Early in my career, I once asked my business coach how I should respond to a prospective client that said “We only work with people in the banking industry.” 

His response was simple and perfect, “That’s exactly why you need me.” I’ve since learned that response is useful on many occasions.

For many leaders, the default reaction is to believe that success only comes from someone with direct experience in their industries.
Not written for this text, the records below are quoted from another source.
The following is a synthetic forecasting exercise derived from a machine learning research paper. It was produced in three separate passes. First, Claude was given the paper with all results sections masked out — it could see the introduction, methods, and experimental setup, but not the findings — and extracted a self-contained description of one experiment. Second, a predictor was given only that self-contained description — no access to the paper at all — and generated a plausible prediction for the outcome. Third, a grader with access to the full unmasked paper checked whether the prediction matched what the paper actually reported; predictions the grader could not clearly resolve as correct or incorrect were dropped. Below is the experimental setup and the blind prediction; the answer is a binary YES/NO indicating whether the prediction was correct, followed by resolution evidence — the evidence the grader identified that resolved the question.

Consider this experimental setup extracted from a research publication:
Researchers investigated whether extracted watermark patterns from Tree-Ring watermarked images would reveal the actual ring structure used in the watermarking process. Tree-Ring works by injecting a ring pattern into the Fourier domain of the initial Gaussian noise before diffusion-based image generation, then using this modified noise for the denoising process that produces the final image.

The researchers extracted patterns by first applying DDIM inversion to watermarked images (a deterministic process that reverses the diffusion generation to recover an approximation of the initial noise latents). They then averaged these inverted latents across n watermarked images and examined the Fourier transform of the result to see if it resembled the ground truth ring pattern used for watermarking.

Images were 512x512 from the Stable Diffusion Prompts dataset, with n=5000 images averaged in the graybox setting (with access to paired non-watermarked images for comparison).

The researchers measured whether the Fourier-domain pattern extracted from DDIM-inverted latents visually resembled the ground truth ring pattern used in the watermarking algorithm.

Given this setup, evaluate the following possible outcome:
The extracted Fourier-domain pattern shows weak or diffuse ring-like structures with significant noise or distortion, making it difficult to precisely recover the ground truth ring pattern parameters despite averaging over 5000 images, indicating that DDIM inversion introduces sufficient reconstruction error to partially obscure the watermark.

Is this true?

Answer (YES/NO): NO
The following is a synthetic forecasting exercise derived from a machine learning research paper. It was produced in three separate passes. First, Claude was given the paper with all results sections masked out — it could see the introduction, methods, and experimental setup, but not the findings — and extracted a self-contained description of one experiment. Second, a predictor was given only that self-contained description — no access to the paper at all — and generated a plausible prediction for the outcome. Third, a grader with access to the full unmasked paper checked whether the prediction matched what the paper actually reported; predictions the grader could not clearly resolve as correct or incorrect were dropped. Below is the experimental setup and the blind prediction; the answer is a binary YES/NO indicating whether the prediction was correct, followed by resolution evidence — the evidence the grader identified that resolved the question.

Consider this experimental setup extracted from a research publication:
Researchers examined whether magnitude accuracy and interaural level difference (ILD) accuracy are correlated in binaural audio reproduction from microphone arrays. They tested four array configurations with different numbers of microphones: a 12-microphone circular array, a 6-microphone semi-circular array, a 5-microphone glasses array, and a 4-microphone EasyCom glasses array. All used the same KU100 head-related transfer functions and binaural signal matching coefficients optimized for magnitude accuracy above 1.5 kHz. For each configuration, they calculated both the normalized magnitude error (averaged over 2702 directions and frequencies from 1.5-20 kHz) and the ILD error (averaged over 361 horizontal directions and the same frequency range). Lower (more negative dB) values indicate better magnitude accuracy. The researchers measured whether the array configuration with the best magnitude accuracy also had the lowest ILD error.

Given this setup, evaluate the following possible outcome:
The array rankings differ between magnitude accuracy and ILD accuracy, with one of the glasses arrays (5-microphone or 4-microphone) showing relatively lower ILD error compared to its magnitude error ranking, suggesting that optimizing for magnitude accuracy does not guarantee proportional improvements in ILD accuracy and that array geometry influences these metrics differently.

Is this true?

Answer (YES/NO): NO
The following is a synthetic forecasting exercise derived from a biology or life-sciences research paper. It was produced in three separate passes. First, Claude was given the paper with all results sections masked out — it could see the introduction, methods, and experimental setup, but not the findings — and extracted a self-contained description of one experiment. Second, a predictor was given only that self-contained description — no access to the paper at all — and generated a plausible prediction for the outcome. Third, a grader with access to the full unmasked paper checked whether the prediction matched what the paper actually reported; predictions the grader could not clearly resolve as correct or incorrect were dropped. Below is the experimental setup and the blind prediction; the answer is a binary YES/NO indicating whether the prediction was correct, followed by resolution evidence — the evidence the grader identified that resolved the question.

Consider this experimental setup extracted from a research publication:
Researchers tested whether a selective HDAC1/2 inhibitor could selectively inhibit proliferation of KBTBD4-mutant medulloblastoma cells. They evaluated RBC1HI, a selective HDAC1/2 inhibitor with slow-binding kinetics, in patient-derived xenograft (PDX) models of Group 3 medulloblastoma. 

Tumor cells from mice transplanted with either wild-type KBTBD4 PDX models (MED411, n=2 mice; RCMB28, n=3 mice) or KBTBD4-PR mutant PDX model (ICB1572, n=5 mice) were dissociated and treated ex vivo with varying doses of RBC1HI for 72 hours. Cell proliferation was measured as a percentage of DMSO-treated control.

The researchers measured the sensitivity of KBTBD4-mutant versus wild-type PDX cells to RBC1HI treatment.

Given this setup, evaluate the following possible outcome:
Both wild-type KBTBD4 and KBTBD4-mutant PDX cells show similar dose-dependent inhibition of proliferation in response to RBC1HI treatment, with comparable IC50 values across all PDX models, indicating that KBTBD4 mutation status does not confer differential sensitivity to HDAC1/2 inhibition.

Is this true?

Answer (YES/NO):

That’s just plain wrong.

For example, with these groups I’ll be speaking about much of what we discuss in these tidbits.

We’ll cover the need to ensure your company’s actions match the messaging, to focus on the “boring” things, and to minimize the expectations gap by ensuring that what’s actually delivered is in line with the promises made.

Think about this:

How many times have you heard a company say they have strong corporate values and their day-to-day actions are entirely incongruence with those claims.

But when the customers do complain, the default and knee-jerk reaction from the C-Suite is:

“We need more customer servicing training.” 

and 

“We need more customer experience training.”

They’re trying to use training to fix poor systems and poor processes, instead of fixing the problem itself. 

The best path would be to take the complaints seriously and figure out where the holes in the bucket are, then working to fix those.

The best path is decidedly NOT in training your employees and customers to act like everyone else, but to design your business and your employees around the actual thing you want to be known and remembered for.

And that’s the real secret to innovation.

When FedEx devised its famous Hierarchy of Horrors process, it was about finding the most pressing issues driving them away from their mission.

When Amazon wanted to be one of the most customer-centric companies on the planet, they didn’t say, “Here’s sales training and all the responses to customer’s complaints and objections about delivery times and product availability.”

Instead, they said, “Let’s find a way to stock everything and deliver it within 24 hours.”

It’s possible to design your business so that it’s impossible for the “standard” complaints to even crop up – and by doing so, you gain a competitive advantage that’s almost impossible to dislodge.

So your challenge for this week is to consider the following questions: 

What’s your story? 

What do you want to be known for?

And how well are you doing living up to that reality?

If I spoke to your customers and clients, would they agree with those value statements on the wall?

And finally, are you investing in training to mask a problem when you should be investing in other areas first?